Working on hospital wards and outpatient clinics, the student experiences direct patient contact under the supervision of attending psychiatrists. This experience integrates previous learning with the clinical experiences. A series of didactics including lectures and demonstrations facilitate this process.
SURG 1702, 1802
Surgery Rotation I and II
The core clerkships in surgery are intended to expose students to a broad scope of surgical disease, to allow them to develop the critical skills necessary to manage surgical patients, and to broaden their technical expertise with procedural tasks. The entire core experience is twelve weeks with eight weeks in the third year and four weeks in the fourth year. General surgery remains the cornerstone of the core clerkship. It is supplemented by two surgical subspecialty rotations, one in the third year and one in the fourth year.

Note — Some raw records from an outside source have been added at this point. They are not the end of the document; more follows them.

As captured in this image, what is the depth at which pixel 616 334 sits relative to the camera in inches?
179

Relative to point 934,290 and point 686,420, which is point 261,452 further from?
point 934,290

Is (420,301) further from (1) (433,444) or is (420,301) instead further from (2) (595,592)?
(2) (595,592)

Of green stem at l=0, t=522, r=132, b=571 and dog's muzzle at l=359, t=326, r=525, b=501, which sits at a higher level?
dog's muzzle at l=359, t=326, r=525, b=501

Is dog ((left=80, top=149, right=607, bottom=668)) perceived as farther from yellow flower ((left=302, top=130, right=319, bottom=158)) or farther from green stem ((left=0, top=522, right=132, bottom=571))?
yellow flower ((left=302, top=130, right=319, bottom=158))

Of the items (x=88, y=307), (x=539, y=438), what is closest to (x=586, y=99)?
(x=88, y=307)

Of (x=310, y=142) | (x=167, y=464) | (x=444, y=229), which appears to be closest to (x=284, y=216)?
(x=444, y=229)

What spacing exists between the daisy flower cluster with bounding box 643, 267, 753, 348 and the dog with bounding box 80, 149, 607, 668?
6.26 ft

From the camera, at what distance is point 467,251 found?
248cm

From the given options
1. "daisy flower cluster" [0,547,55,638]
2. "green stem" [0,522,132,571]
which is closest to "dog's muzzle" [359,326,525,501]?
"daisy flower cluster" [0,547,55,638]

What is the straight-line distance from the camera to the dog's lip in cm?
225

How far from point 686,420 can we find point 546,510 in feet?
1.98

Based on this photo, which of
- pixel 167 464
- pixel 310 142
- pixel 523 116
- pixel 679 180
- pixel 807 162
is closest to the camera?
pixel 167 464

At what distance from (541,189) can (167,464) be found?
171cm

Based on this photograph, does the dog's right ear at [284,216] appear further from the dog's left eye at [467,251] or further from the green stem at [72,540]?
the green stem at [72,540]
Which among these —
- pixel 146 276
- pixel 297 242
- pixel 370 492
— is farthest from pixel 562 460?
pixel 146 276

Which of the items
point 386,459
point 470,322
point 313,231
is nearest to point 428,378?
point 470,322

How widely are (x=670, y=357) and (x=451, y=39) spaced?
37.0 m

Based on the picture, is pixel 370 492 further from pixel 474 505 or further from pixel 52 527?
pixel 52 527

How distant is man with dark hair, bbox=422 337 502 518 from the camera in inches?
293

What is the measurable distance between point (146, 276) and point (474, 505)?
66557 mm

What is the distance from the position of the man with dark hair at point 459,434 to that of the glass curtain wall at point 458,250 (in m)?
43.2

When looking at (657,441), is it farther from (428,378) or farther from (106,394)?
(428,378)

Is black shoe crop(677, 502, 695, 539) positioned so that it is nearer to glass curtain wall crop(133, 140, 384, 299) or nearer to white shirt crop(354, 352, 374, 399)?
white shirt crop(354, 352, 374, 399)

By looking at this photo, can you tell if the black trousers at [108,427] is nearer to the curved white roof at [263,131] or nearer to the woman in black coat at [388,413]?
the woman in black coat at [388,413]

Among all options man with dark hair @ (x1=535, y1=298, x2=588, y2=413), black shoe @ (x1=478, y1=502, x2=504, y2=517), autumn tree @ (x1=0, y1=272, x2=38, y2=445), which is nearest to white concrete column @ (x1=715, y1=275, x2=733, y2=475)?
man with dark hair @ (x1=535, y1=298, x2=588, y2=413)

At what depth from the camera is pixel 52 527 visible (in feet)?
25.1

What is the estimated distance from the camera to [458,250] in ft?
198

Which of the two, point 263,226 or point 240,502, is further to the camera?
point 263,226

Subspecialty choices include: orthopedics, ENT, ophthalmology, nerosurgery, anesthesiology, trauma surgery, burn surgery, plastics and reconstructive surgery, cardiovascular and vascular surgery, and urological surgery. All clerkships are at CCOM affiliated hospitals and clinical sites. Clerkships are designed around both ambulatory and in-patient settings. The students are expected to scrub and participate in operative procedures as well as in pre-operative and post-operative management. Additionally, students should become proficient in history and physical taking, sterile technique, insertion of foley catheters, suturing, IV access, evaluation of wounds, application of dressings, bandages and splints, and removal of sutures and staples. Throughout the core eight weeks during the third year, students attend a weekly extensive didactic lecture series intended to supplement the clinical experience. Students are also expected to participate in conferences offered by the hospital such as morbidity and mortality, tumor conference, and grand rounds. Successful completion of the clerkship is dependent upon the preceptor evaluation, attendance of all core lectures, and completion of all quizzes. Passage of the final shelf exam is required for successful completion of the clerkship.
Credits: SURG 1702 - 12 credits; SURG 1802 - 6 credits
Elective Clinical Clerkship
Students have 28 total weeks of electives, 4 weeks in the third year and 24 weeks in the fourth year. Elective rotations must be done in four week blocks, although students may petition the respective clinical department chair to be allowed to split an elective into two 2-week blocks. Students may request to do one 4-week elective in basic science or clinical research. One 4-week elective may be used for an international rotation and two 4-week electives may be used for vacation. A student must complete 5 electives (20 weeks) to meet graduation requirements.